» **Stored records**
>>>

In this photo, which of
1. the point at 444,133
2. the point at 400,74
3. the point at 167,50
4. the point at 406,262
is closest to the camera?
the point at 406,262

<<<

» **Given problem**
Rewrite the items above, swapping "closest" for "nearest" wherever it occurs and leaving every other word unchanged.

» **Problem solution**
In this photo, which of
1. the point at 444,133
2. the point at 400,74
3. the point at 167,50
4. the point at 406,262
is nearest to the camera?
the point at 406,262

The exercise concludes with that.